• **GOAL OF THE EXERCISE**: Please reproduce the entries below, starting with the line that contains "How great a" and going on through the end of the entries, keeping their requests and rescaling each distance in the answers by 1.4, rounded half up to the same number of decimal places it had. Leave the pictures out.
---
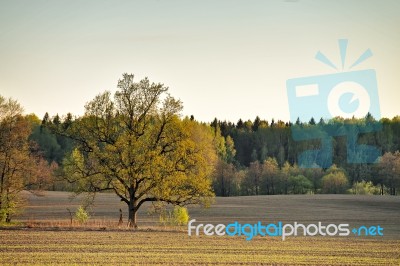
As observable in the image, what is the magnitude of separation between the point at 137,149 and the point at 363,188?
72.8 meters

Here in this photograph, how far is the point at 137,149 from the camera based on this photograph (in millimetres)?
42406

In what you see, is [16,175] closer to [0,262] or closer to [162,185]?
[162,185]

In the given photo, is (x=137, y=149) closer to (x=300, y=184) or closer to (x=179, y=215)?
(x=179, y=215)

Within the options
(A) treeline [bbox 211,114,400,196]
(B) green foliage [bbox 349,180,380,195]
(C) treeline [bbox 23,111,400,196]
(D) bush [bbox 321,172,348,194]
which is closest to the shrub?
(C) treeline [bbox 23,111,400,196]

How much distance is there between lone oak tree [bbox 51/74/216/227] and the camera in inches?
1671

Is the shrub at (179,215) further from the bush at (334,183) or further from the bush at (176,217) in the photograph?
the bush at (334,183)

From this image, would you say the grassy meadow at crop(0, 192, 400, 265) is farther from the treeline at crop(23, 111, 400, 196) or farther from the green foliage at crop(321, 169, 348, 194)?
the green foliage at crop(321, 169, 348, 194)

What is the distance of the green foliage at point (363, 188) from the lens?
342 feet

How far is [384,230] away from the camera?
4528cm

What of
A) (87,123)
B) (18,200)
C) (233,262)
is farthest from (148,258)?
(18,200)

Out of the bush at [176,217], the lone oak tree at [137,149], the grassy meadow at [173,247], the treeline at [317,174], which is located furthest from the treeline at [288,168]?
the grassy meadow at [173,247]

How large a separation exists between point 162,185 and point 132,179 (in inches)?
106

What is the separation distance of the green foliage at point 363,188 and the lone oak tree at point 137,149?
222 feet

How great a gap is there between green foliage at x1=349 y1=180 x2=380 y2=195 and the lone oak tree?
67.5 metres
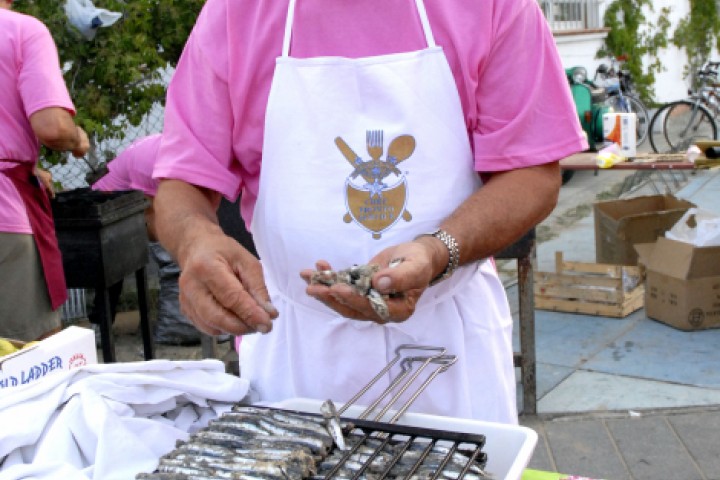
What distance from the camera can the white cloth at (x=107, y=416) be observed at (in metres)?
1.46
---
• **COMPLETE RESPONSE**:
How great a gap is there between green foliage at x1=349 y1=180 x2=380 y2=195 and the lone oak tree?
94.5 metres
What distance from the camera can the white cloth at (x=107, y=416) be observed at (in metres)?
2.04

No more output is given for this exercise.